Ken Hall says the only memento from high school that he still keeps around the house is Gloria, his high school sweetheart and wife of 50 years, CBS News correspondent Steve Hartman reports in this week's Assignment America.
The rest of his story is in storage. Dusty, yellow, fading, letters, pictures and articles from what may be the most spectacular high school football career of all time.
In his four years at Sugarland High School, near Houston, Ken rushed for over 11,000 yards. That's 6.5 miles. In one game, he averaged 47 yards per carry. He also averaged 5 touchdowns per game, all national records that still stand to this very day.
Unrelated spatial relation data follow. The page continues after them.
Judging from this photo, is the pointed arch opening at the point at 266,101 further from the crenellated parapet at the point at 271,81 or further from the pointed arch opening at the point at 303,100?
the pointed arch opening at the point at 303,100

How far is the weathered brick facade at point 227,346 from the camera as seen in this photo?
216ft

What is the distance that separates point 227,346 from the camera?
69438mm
"The uniform was dirty, except one game," Hall says. "There's one game where there was 9 touchdowns scored — I scored 7 of them — and I was never tackled. My uniform didn't get dirty that night so they said they weren't going to wash it."
Hall ended up at Texas A&M and he eventually signed with the Baltimore Colts where he never, ever played. He broke his back in the preseason and was never the same again. Hall says it was devastating at the time, but it paved the way for him to do something even more impressive with his life.
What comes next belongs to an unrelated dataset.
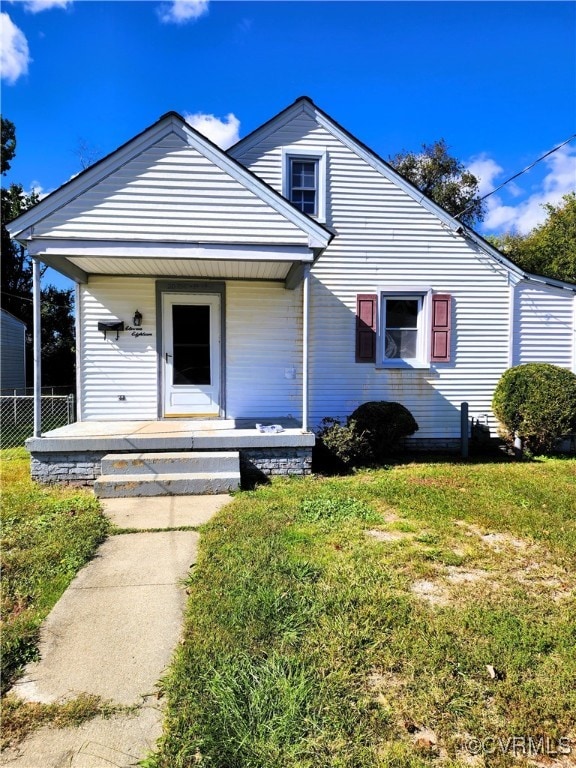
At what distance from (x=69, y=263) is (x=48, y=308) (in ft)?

He opened a barbecue restaurant. Hall says this is where he put up his most impressive numbers, "hiring 66 high school kids over a span of 17 years." And he says "there's a story in every one of them."
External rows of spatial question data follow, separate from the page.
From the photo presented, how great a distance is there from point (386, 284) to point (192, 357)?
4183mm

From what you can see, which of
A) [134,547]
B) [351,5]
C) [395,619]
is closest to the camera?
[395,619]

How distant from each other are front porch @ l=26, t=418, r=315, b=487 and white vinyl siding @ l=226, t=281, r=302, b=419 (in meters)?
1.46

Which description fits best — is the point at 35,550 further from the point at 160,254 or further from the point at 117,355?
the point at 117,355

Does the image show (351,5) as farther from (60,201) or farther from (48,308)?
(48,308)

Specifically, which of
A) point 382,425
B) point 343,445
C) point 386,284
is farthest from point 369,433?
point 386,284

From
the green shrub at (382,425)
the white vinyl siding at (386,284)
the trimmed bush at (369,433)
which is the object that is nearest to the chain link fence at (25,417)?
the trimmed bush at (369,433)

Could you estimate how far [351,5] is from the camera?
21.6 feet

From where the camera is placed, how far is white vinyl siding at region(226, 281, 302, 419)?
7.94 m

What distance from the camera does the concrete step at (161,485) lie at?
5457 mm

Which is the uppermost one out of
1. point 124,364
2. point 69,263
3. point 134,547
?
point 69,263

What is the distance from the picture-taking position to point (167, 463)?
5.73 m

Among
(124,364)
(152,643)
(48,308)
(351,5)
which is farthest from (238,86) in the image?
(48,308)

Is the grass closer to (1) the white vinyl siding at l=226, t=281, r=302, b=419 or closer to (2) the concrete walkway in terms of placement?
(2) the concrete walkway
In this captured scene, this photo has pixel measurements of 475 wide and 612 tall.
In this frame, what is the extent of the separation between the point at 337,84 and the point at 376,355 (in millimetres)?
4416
"I don't think I'd be where I am now if it wasn't for Ken," Malakai Boyles says.
Malakai came from a broken home and was nothing but trouble when he first started working at the barbecue place. Fortunately, Hall had no tolerance for slackers.
"I asked a lot of questions and demanded a lot of answers. I gave a lot of information and wanted them to listen," Hall says.
Malakai certainly did. He recently graduated from NYU Law School, and is now clerking with a federal judge in Dallas.
"I learned from Ken how to be a father, how to be a husband. I learned everything. It was more than a job, it was kind of like a life lesson," Malakai says.
Almost all the students who worked together still stay in touch.
It's funny how people think you have to do something extraordinary, like run over a whole lot of people for a whole lot of years, to become a legend. All you really have to do, Hartman concludes, is step in front of someone who needs you, and you become a legend just the same.